Short descriptive text snippets:
--- --- ---
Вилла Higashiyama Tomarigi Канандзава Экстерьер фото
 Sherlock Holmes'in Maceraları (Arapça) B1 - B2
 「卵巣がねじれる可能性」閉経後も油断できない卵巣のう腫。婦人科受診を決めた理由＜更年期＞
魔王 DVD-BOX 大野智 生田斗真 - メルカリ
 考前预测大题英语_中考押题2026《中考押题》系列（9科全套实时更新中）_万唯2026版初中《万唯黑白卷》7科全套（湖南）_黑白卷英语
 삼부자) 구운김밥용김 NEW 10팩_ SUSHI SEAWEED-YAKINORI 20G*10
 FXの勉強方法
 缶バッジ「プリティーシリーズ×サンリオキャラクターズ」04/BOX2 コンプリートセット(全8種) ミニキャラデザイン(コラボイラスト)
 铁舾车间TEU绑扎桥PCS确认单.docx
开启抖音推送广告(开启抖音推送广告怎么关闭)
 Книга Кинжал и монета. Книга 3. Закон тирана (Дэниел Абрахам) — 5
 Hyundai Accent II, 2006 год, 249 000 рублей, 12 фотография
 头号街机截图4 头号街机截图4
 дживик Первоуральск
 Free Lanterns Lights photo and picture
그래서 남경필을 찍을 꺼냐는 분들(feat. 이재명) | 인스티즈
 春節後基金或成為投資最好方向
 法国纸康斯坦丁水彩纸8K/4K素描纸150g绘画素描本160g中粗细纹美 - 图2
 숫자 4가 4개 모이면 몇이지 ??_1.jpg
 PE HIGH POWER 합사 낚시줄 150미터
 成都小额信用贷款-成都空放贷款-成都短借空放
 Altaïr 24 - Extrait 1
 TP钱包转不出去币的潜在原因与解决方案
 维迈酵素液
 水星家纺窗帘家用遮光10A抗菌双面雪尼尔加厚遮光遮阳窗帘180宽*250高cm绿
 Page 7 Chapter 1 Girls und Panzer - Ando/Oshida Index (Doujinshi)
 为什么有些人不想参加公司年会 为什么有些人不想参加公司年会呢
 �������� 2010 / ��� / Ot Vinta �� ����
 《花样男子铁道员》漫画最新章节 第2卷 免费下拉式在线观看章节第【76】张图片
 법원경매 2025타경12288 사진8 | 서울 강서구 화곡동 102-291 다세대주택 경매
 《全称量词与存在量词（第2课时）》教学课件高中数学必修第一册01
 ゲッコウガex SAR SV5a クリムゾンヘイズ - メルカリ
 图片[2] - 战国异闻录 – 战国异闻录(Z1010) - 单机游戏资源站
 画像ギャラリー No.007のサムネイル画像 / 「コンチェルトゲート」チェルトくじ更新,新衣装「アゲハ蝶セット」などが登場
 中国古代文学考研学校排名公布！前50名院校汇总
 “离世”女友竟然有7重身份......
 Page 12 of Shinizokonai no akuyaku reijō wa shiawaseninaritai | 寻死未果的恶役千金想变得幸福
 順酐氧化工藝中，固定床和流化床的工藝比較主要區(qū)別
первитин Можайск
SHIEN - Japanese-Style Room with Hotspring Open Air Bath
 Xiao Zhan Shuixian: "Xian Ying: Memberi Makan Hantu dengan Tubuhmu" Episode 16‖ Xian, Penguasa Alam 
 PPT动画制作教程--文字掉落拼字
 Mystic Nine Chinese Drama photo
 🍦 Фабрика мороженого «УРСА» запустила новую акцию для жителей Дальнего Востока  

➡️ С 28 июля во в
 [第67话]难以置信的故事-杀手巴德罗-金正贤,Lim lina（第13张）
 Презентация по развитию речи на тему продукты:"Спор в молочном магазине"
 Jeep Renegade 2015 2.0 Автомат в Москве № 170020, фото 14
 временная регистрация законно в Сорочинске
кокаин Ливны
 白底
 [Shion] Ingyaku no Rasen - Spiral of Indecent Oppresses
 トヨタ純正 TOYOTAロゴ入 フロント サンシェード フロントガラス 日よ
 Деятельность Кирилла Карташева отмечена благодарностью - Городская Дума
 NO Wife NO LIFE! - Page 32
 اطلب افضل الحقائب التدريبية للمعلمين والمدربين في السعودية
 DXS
--- --- ---
§ **Exercise requirements**
Copy out every line of the data in which the word "photo" is found.

§ **Response to this task**
 Free Lanterns Lights photo and picture
 Mystic Nine Chinese Drama photo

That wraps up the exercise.